##### Приведённый отрывок

Рассказы. Повести. Заметки о литературе
Шрифт:
Позвонил в Истпарт: что слышно?
— У нас уже на руках, торопитесь.
Я сорвался, помчался. Вхожу с замираньем. Увидел, поражен не был, даже охладился, ибо обложка бледна показалась. Тут же скоро случился Лепешинский, улыбается доброй старческой улыбкой, жмет руку:
— Хорошо. Очень хорошо. Это одно из лучших наших изданий… Особенно в таком роде — в таком роде еще не бывало. Это ново. Читать нельзя иных мест без волнения. Очень, очень хорошо… Успех будет большой, распространяется быстро… Хорошо. Очень хорошо.
Меня эти речи старейшего большевика-литератора взволновали и обрадовали.
— Пантелеймон Николаевич, я хотел бы вам книжку на память и надпись
— Очень, очень рад буду. Ну-ка, сейчас же давайте-ка, сразу.
И он искренне, радостно засуетился. Книга скоро была у меня в руках. Написал: «Уважаемому Пантелеймону Николаевичу Лепешинскому, чья рука по-дружески, бережно, любовно прошлась по „Чапаеву“ и устранила добрую половину его недостатков. Этой помощи никогда не забуду».

##########
##### Фрагмент набора данных

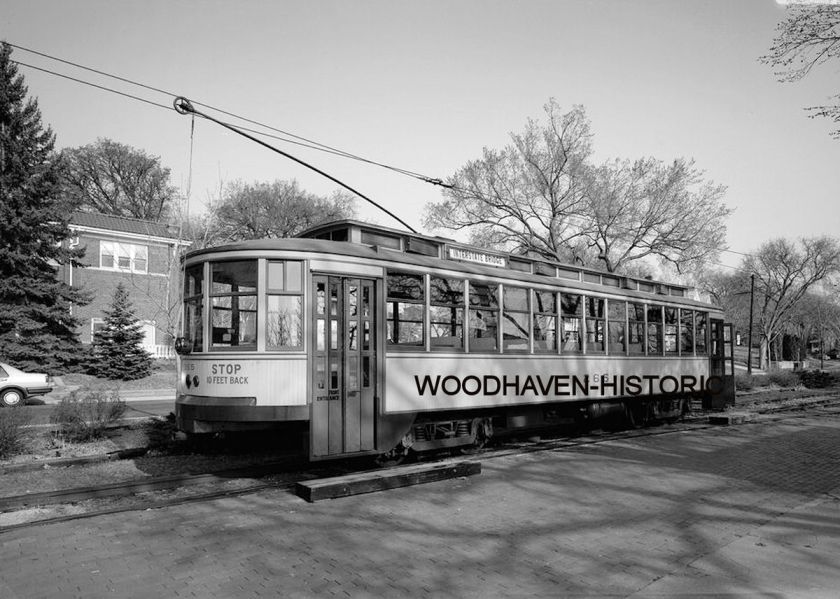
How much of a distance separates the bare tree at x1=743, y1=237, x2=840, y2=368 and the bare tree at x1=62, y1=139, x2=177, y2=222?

##########

Что сделать:
A) Какой показалась рассказчику обложка книги, о которой идёт речь в отрывке?
B) Выпишите из отрывка дословно фрагмент, начиная со слов «Я сорвался, помчался.» и продолжая вплоть до слов «же давайте-ка, сразу.».
Материал для работы не понадобится.

Ответы к упражнению:
A) Обложка показалась бледной.

B)
Я сорвался, помчался. Вхожу с замираньем. Увидел, поражен не был, даже охладился, ибо обложка бледна показалась. Тут же скоро случился Лепешинский, улыбается доброй старческой улыбкой, жмет руку:
— Хорошо. Очень хорошо. Это одно из лучших наших изданий… Особенно в таком роде — в таком роде еще не бывало. Это ново. Читать нельзя иных мест без волнения. Очень, очень хорошо… Успех будет большой, распространяется быстро… Хорошо. Очень хорошо.
Меня эти речи старейшего большевика-литератора взволновали и обрадовали.
— Пантелеймон Николаевич, я хотел бы вам книжку на память и надпись
— Очень, очень рад буду. Ну-ка, сейчас же давайте-ка, сразу.